Set your watch to beep precisely at one minute intervals. Don’t set your watch off until you’ve done a warm-up. Warm up for about 10-20 minutes at a slow, easy pace, depending on your ability.

Next, decide on how many sets to do. A good example Fartlek, and my preference, is eight to ten sets. Run one minute at easy effort pace and three minutes at hard effort pace is counted as one set. To make things easy, you can think of it as the pattern one minute “OFF” for easy pace effort and three minutes “ON” for hard effort.


Get Dialed In

When listening for the one minute beeps you’re forced to live in one minute segments. By living in the one minute segment, you’re adapting to being in the moment. My coach calls being in the moment: “staying engaged”. Staying engaged is an important tool for a runner because we need to be receptive to the information around us, whether it’s controlling speed or making sure you don’t empty the tank too soon.

The benefit of being receptive to information around us is the opportunity to foresee certain things happening before they occur, like a side-stitch. If I feel a side-stitch occurring I can counter the side-stitch by taking a deep breaths or relaxing my arms. Being able to intuitively foresee these sorts of things ahead of time is an advantage in your playing field. By practicing this Fartlek workout with one minute increments your brain will begin to think in one minute increments.

**WHAT YOU WILL DO**. Turn the paragraph of the Fartlek workout text that begins "Next, decide on how many sets" into a short bulleted list that keeps its main facts. The lines after this point were taken from a separate source.

**GIVEN DATA**.
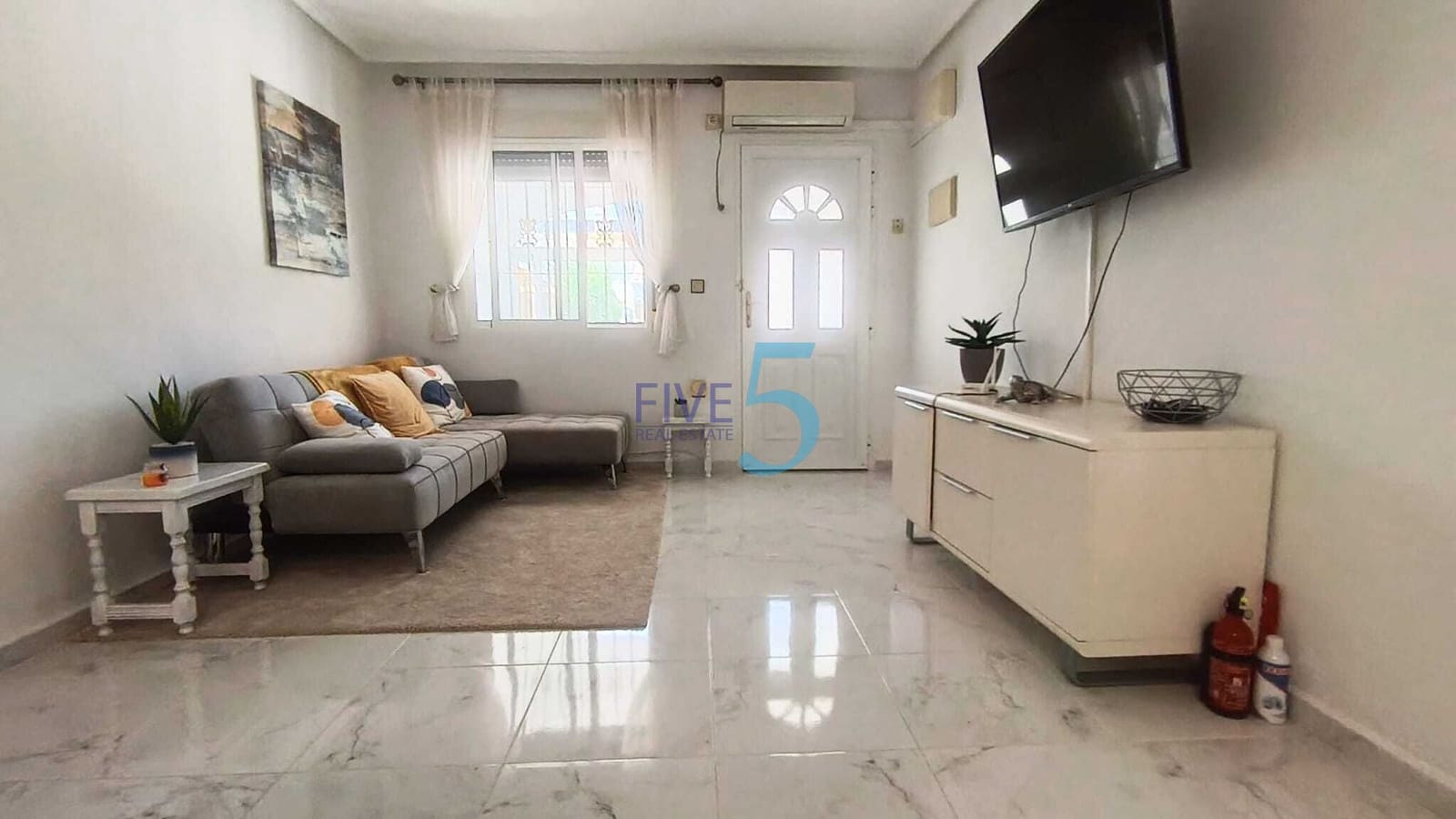 4 soverom Villa til salgs i San Fulgencio med svømmebasseng - € 249 995 (Ref: 9949184)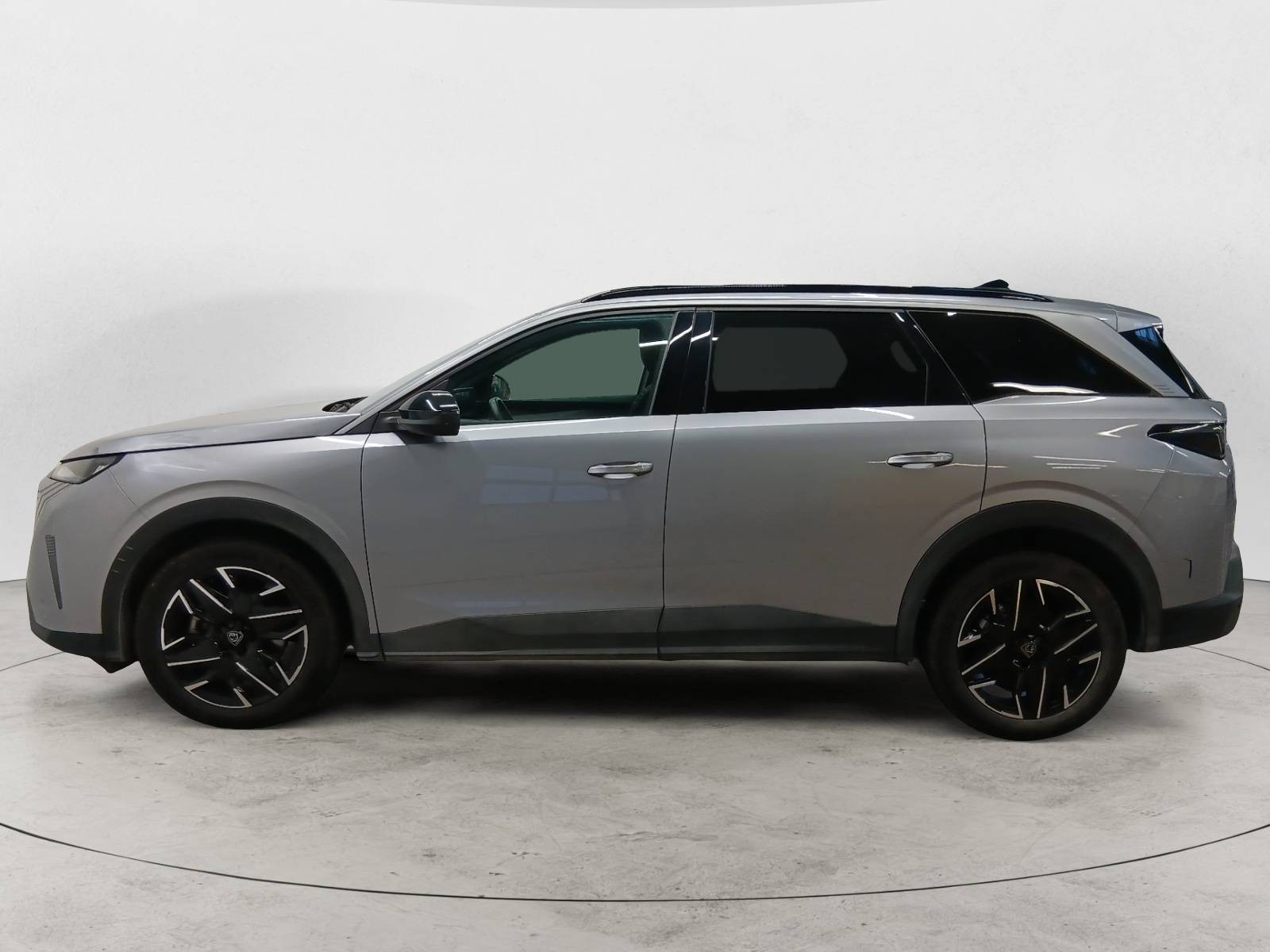 PEUGEOT - 5008 - #871259 - 4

**ANSWER BELOW**.
- Decide how many sets to run; eight to ten is a good example and the writer's preference.
- One set is one minute at easy effort pace followed by three minutes at hard effort pace.
- For simplicity, think of the pattern as one minute "OFF" (easy) and three minutes "ON" (hard).